→ **GIVEN RECORDS**:
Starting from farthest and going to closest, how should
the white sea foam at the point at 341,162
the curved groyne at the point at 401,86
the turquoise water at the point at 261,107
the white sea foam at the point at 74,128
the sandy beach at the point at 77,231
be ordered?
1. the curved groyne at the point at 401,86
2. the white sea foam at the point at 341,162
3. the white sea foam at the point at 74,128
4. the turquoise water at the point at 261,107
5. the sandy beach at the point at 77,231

→ **GIVEN TASK**:
Show each line from the rows above that contains the word "sandy".

→ **SOLUTION TO THE PROBLEM**:
the sandy beach at the point at 77,231
5. the sandy beach at the point at 77,231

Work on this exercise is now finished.